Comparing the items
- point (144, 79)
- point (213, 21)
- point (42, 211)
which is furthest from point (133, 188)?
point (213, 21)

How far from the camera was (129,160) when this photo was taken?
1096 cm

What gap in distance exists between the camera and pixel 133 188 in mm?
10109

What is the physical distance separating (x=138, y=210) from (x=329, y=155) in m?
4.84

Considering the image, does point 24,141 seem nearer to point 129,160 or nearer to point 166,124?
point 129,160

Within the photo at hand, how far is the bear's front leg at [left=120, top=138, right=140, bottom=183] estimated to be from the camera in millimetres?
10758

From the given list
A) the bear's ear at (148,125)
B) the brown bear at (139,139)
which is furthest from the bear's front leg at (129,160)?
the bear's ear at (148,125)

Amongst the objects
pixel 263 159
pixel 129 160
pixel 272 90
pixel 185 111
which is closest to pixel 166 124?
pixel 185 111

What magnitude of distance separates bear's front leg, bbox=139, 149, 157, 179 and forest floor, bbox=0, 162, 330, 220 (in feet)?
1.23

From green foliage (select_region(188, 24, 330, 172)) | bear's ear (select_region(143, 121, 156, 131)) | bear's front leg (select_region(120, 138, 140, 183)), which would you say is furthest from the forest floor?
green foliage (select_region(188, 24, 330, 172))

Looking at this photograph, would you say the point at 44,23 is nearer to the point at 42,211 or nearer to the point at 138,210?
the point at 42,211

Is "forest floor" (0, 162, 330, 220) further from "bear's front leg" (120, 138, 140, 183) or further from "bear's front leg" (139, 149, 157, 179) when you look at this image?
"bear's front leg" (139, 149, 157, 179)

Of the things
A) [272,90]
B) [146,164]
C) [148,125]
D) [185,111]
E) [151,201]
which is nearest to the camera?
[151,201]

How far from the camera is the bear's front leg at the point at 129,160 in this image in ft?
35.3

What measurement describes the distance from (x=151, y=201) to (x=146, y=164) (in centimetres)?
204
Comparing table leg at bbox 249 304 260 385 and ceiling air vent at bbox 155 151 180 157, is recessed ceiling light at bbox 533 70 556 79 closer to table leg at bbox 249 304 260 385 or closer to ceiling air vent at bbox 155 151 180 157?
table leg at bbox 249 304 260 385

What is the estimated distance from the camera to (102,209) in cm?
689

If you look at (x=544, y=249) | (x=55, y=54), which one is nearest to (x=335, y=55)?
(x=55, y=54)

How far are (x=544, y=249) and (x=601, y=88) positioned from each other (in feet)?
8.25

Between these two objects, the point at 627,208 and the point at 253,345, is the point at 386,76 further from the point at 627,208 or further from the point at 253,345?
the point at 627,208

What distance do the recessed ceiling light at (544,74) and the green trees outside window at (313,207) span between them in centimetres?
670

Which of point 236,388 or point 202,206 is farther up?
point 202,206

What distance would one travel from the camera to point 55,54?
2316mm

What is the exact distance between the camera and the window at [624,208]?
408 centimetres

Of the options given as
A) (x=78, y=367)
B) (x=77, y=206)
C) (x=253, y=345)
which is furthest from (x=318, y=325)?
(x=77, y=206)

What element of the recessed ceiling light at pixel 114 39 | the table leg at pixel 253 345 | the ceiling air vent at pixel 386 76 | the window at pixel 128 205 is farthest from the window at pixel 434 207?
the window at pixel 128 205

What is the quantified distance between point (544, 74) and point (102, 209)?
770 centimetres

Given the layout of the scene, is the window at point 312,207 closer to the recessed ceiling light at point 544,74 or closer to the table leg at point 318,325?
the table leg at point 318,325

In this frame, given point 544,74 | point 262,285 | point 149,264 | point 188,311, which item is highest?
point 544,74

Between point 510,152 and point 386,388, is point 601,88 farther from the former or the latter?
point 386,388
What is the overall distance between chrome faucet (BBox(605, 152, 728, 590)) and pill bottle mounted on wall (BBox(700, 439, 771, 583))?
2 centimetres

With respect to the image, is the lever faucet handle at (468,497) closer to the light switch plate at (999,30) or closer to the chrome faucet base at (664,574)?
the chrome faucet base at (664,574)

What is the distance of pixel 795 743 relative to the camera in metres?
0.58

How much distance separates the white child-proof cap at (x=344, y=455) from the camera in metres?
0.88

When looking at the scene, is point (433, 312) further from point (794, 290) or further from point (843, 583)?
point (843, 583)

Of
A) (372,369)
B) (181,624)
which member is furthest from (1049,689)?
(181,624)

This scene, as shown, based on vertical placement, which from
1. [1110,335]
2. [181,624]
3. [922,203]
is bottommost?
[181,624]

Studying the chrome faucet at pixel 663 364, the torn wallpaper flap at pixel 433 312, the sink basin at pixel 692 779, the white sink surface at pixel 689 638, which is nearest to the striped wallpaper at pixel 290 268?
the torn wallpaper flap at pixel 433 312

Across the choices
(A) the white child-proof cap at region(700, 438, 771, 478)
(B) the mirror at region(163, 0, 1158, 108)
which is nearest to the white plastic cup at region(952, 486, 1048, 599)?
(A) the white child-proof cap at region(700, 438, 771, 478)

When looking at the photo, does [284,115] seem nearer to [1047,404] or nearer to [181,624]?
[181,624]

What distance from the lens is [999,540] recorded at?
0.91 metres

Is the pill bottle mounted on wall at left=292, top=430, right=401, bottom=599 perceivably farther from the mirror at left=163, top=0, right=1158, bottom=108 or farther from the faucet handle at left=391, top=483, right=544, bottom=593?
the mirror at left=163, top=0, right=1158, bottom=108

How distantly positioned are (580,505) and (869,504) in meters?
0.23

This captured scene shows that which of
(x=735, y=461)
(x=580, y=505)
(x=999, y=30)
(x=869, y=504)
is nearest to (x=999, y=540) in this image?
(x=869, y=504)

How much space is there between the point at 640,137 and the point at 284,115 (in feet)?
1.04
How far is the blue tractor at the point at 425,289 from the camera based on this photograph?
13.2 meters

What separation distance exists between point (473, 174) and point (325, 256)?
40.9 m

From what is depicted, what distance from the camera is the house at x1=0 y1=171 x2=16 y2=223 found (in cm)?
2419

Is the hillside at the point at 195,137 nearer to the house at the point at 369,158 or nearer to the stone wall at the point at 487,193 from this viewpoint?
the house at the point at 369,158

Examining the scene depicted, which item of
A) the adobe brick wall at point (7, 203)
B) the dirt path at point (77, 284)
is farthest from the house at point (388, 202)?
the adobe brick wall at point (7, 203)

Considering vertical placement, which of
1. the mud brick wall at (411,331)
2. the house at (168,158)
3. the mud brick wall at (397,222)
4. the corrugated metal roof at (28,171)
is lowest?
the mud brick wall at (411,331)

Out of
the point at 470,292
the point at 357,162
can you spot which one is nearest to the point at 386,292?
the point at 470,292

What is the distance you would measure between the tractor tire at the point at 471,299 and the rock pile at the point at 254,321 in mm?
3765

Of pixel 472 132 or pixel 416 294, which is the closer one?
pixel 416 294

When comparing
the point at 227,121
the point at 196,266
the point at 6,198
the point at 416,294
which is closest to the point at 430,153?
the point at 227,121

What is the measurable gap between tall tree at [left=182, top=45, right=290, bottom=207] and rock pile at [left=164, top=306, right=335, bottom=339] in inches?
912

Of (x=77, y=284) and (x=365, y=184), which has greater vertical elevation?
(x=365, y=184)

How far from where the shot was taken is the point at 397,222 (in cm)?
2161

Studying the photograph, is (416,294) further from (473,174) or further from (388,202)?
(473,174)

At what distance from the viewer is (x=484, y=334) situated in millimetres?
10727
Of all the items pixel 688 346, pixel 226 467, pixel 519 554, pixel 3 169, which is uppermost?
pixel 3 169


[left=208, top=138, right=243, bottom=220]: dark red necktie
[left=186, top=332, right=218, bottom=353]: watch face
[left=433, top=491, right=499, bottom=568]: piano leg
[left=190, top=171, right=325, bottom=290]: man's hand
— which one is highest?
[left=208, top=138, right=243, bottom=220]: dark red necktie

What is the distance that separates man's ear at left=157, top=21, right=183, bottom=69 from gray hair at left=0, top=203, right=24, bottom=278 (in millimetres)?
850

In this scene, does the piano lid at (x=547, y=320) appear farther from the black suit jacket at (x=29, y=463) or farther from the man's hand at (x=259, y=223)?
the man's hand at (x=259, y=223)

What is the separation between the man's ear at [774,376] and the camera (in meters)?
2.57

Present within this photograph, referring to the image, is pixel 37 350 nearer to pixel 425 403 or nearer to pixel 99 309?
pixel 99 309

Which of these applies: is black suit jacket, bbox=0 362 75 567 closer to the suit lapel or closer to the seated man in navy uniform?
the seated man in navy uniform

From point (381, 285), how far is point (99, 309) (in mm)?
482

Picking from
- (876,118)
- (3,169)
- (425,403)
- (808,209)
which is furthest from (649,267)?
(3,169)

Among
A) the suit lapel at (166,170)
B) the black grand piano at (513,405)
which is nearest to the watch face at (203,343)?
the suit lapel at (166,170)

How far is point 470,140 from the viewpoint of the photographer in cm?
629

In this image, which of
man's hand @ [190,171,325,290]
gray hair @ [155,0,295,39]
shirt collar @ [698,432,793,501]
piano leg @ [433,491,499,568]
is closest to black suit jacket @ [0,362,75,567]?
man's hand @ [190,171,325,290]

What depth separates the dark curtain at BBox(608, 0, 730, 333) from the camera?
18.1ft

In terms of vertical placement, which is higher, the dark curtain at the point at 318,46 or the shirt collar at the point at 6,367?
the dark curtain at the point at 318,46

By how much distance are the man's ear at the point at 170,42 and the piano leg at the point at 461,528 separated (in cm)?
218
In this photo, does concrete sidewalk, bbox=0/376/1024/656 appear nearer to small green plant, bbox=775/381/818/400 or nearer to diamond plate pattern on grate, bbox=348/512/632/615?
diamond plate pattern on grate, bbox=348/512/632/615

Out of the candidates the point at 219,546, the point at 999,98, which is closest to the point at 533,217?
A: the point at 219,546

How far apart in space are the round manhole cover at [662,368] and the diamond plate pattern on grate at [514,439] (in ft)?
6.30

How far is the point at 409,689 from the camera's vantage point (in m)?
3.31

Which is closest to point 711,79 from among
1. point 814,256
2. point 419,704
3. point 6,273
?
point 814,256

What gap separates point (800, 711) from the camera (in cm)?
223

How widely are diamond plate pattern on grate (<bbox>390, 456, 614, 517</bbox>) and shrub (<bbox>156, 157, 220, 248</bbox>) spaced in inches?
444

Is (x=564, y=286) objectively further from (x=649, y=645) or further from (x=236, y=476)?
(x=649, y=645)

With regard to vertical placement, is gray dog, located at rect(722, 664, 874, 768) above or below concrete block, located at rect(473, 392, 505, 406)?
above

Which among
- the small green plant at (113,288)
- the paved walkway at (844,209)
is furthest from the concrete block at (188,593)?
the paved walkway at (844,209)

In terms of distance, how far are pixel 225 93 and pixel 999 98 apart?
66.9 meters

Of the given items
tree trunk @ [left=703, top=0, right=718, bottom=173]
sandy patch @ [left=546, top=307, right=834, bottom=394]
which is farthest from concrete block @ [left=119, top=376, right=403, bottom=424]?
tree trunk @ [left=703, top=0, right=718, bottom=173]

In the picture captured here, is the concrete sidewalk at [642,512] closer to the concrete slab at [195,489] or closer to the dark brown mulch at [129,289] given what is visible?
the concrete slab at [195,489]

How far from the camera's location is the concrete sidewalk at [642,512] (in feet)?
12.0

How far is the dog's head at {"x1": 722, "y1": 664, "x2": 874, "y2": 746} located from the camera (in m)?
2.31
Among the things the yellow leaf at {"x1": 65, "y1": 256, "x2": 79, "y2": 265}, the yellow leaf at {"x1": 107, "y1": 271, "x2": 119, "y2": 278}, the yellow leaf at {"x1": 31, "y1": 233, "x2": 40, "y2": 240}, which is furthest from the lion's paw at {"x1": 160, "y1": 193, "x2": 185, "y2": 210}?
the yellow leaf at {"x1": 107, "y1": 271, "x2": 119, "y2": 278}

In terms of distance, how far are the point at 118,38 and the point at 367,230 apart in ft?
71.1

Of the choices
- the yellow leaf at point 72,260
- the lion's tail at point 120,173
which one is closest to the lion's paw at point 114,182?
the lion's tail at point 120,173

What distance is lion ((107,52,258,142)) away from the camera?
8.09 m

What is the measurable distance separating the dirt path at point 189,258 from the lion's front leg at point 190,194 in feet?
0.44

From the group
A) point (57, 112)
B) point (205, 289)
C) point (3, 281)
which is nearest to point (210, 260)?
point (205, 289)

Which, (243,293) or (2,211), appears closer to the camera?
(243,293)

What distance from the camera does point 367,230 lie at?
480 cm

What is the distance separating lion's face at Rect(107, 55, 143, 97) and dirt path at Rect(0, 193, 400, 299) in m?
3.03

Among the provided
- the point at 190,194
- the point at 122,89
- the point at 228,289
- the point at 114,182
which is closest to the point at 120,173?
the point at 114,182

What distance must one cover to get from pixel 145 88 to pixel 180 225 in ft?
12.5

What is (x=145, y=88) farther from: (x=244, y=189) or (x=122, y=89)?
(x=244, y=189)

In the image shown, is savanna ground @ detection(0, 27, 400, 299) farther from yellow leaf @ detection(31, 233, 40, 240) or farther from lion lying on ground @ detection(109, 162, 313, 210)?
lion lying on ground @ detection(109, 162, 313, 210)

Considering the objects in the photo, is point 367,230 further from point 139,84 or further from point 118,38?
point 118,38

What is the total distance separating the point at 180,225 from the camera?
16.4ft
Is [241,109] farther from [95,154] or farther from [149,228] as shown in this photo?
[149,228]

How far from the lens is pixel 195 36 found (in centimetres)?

◆ Exercise aim ◆
Take the lines from the one containing "In terms of distance, how far are the" to the last line of the material above and write them out exactly.

◆ Written answer ◆
In terms of distance, how far are the point at 118,38 and the point at 367,230 apart in ft?
71.1

Of the choices
- the yellow leaf at point 72,260
- the lion's tail at point 120,173
which one is closest to the lion's paw at point 114,182?
the lion's tail at point 120,173

What distance is lion ((107,52,258,142)) away from the camera?
8.09 m

What is the measurable distance separating the dirt path at point 189,258 from the lion's front leg at point 190,194 in feet?
0.44

From the group
A) point (57, 112)
B) point (205, 289)
C) point (3, 281)
which is nearest to point (210, 260)?
point (205, 289)

Which, (243,293) or (2,211), appears closer to the camera?
(243,293)

What distance from the camera does point 367,230 lie at?
480 cm

What is the distance separating lion's face at Rect(107, 55, 143, 97) and dirt path at Rect(0, 193, 400, 299) in m?
3.03

Among the provided
- the point at 190,194
- the point at 122,89
- the point at 228,289
- the point at 114,182
which is closest to the point at 120,173?
the point at 114,182

What distance must one cover to get from pixel 145 88 to pixel 180 225 in ft?
12.5

What is (x=145, y=88) farther from: (x=244, y=189) or (x=122, y=89)?
(x=244, y=189)

In the image shown, is savanna ground @ detection(0, 27, 400, 299) farther from yellow leaf @ detection(31, 233, 40, 240) or farther from lion lying on ground @ detection(109, 162, 313, 210)?
lion lying on ground @ detection(109, 162, 313, 210)

Considering the objects in the photo, is point 367,230 further from point 139,84 or further from point 118,38?
point 118,38

What is the total distance separating the point at 180,225 from the camera?
16.4ft
Is [241,109] farther from [95,154] or farther from [149,228] as shown in this photo?
[149,228]

How far from the lens is pixel 195 36 found (in centimetres)?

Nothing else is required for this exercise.